TopCareerID

Begini Aturan Sistem Kerja dan Upah di Masa PPKM Level 4

Ilustrasi Politeknik Ketenagakerjaan (Polteknaker) buka pendaftaran mahasiswa baru 2024/2025.

Ilustrasi Politeknik Ketenagakerjaan (Polteknaker) buka pendaftaran mahasiswa baru 2024/2025.

Topcareer.id – Tak ingin melihat karyawan dirugikan, Kementerian Ketenagakerjaan (Kemenaker) memutuskan untuk membuat aturan yang mengatur hubungan kerja di masa pandemi COVID-19.

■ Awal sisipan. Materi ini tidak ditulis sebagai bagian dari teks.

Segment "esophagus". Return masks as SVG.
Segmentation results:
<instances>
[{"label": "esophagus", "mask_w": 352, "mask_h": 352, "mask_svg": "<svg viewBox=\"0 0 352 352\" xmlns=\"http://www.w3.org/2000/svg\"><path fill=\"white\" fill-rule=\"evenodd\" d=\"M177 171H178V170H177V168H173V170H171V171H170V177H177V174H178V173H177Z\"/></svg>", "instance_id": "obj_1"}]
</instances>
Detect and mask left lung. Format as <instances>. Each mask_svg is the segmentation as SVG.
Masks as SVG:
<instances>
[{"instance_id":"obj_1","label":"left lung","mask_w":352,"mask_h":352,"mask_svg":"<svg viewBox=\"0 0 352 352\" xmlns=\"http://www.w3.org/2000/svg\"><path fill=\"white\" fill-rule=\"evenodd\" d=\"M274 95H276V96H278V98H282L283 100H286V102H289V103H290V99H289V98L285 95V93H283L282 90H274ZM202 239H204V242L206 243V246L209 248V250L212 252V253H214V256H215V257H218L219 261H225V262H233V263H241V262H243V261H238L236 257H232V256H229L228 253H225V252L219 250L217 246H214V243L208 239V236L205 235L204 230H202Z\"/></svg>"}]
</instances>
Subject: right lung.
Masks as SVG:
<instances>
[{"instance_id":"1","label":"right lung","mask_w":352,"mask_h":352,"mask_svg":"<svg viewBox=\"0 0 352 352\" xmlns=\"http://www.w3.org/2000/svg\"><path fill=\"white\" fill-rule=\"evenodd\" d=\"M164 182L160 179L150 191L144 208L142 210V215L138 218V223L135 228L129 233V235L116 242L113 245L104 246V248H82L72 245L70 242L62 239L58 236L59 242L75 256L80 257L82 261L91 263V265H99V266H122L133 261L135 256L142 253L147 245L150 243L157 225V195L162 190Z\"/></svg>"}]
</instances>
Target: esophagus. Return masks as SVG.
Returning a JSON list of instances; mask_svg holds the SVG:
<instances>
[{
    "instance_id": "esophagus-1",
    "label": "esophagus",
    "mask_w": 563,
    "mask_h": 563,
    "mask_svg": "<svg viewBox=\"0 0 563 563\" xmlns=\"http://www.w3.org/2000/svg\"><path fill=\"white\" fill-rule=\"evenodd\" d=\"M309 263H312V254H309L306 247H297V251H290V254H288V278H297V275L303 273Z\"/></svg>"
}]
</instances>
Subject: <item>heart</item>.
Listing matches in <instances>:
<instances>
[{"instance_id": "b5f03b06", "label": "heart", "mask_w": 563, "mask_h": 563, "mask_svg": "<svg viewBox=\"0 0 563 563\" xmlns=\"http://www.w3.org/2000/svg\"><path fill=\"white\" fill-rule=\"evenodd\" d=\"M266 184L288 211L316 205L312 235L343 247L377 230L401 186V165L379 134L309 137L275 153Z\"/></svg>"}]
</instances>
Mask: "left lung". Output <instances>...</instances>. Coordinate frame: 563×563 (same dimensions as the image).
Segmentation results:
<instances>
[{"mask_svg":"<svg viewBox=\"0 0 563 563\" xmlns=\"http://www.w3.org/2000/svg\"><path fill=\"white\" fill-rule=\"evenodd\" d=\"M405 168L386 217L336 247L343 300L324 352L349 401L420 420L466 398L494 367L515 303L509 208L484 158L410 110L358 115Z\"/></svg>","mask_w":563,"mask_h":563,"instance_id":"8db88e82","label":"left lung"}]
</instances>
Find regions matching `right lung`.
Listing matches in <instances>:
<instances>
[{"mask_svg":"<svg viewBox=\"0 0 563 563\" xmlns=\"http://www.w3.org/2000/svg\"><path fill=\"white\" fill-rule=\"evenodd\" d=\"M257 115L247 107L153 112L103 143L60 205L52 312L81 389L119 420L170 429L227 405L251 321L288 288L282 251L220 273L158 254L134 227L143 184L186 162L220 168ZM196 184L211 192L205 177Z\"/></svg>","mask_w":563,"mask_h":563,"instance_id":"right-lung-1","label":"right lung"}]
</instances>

Indah Anggoro Putri selaku Direktur Jenderal Pembinaan Hubungan Industrial dan Jaminan Sosial Ketenagakerjaan pun mengatakan setidaknya ada 3 hal yang dimuat dalam aturan nomor No.104 Tahun 2021 ini.

Pertama, pelaksanaan sistem kerja dari rumah atau Work From Home (WFH) dan bekerja di kantor/tempat kerja atau Work From Office (WFO). Dimana dalam Kepmenaker tersebut, disampaikan bahwa pengusaha yang memberlakukan sistem kerja WFH atau merumahkan karyawannya tetap wajib membayar upah para karyawannya.

Sedangkan untuk WFO, harus diatur persentase pekerja yang bekerja secara WFO, serta pengaturan shifting atau pembagian waktu kerja dan hari kerja dalam satu bulan secara bergiliran

“Jam kerja juga diatur dengan sebaik-baiknya dengan mengutamakan mereka yang sehat. Bagi ibu hamil atau rentan sakit agar bekerja dari rumah saja,” jelasnya.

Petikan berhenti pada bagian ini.